Has anyone tried something like Ido Portal's squat challenge? Basically spend X minutes a day in the squat position. 30 minutes for 30 days for Ido Portal's challenge.

What were your results?
Difficulties encountered?
Tips to share?

I have tried 30 minutes in 30sec sets while at work and although it was doable 30 days are probably beyond my body's ability right now. My lower back felt weak and loose and my hips a little bit beat up at the end of it. So maybe I will try 10 minutes every work day for a month.
 
@marvinthemartian
I have done the challenge twice, I like it.
Both times I received a great increase in ankle mobility (I did it barefoot though) and hip mobility (my hips feel great during and for weeks after the 30 days). I felt like I was walking much taller, so better posture and my feet also became much strong as I was often gripping and squeezing the ground while in the deep squat.
I was doing S&S each time I did the challenge and my Swing's felt crisp and more powerful due to loose/mobile hips and perhaps activated glutes.

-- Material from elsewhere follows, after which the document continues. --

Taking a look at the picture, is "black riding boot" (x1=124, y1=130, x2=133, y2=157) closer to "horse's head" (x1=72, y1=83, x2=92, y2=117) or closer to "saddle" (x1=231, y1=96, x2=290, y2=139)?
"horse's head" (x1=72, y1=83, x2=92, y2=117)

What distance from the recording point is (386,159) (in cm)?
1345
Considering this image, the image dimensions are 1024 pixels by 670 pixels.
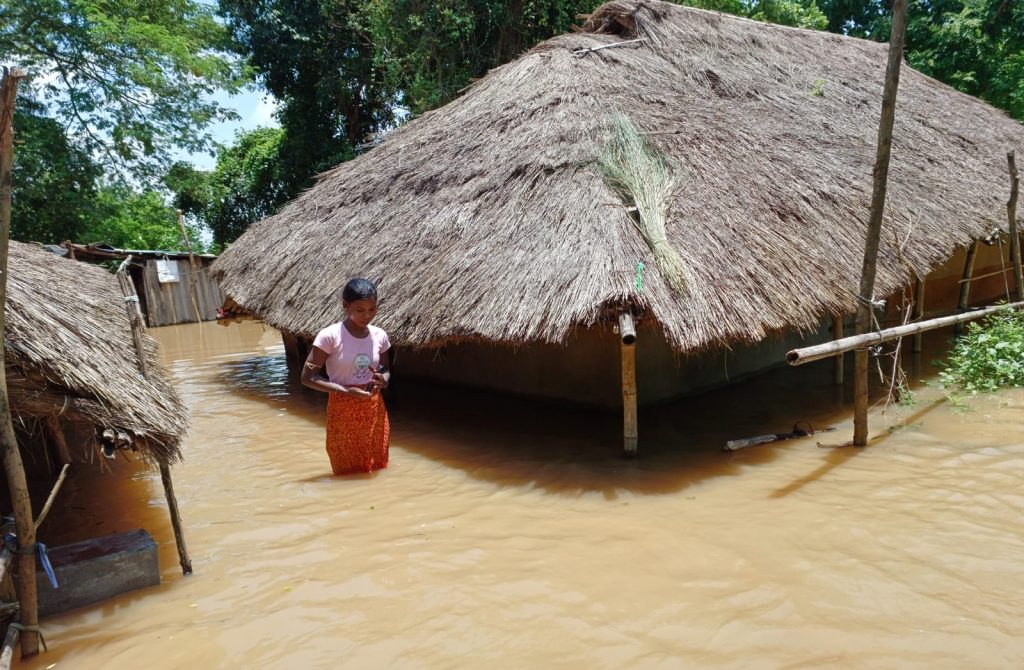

The only difficulty was getting to 30 minutes each day the first week as my ankles hurt, I learnt to shake it off and change foot position to combat this. I started with only being able to manage 90-120 seconds in the squat but finished with a comfortable 15 minutes after the first 30 days and the second time I did it (a year later) I managed a full 30 minutes in the squat, I also included Ido's Squat routine 2.0 into the 30 minutes the second time around for fun.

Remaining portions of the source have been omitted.